Is it possible to reduce $$(a+b)^2(c+d)^2-16abcd$$ to sum of squares?
This expression is used in proof of AM-GM inequality. It is known that $$\dfrac{a+b}{2}\ge\sqrt{ab}\tag{1}$$ So, it can be proved reducing to sum of squares (in this case only one square): $$a+b\ge2\sqrt{ab}\\ a-2\sqrt{ab}+b\ge0\\ \left(\sqrt a-\sqrt b\right)^2\ge0 $$ which is obviously true.

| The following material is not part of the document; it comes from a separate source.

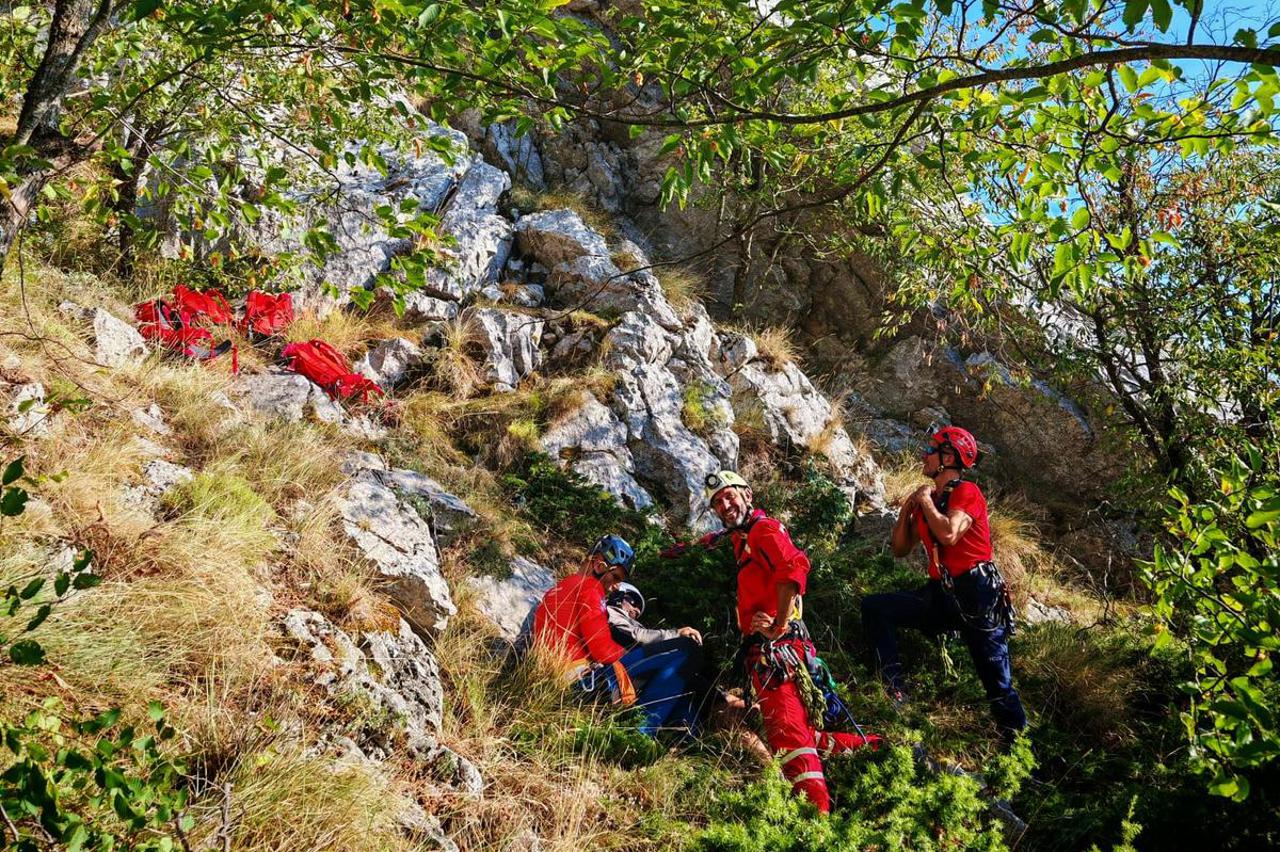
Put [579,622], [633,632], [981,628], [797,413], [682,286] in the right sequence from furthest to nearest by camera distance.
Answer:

So, we can say that for all non-negative real numbers $a,b$ it is true that $$\dfrac{a+b}2\ge\sqrt{ab}$$ If we want to prove that $$\dfrac{a+b+c+d}{4}\ge\sqrt[4]{abcd}$$ we will write $$\sqrt[4]{abcd}=\sqrt{\sqrt{ab}\sqrt{cd}}\le\sqrt{\dfrac{a+b}2\cdot\dfrac{c+d}{2}}\le\dfrac{a+b+c+d}{4}$$ There is only used $(1)$ to prove this inequality (in this case we used it $2$ times). It is known that $(1)$ can be reduced to sum of squares. Then, is it possible to reduce $$\sqrt{\sqrt{ab}\sqrt{cd}}\le\sqrt{\dfrac{a+b}2\cdot\dfrac{c+d}{2}}$$ to sum of squares? It is same as $(a+b)^2(c+d)^2-16abcd$, but what next? If it is impossible, can we prove that?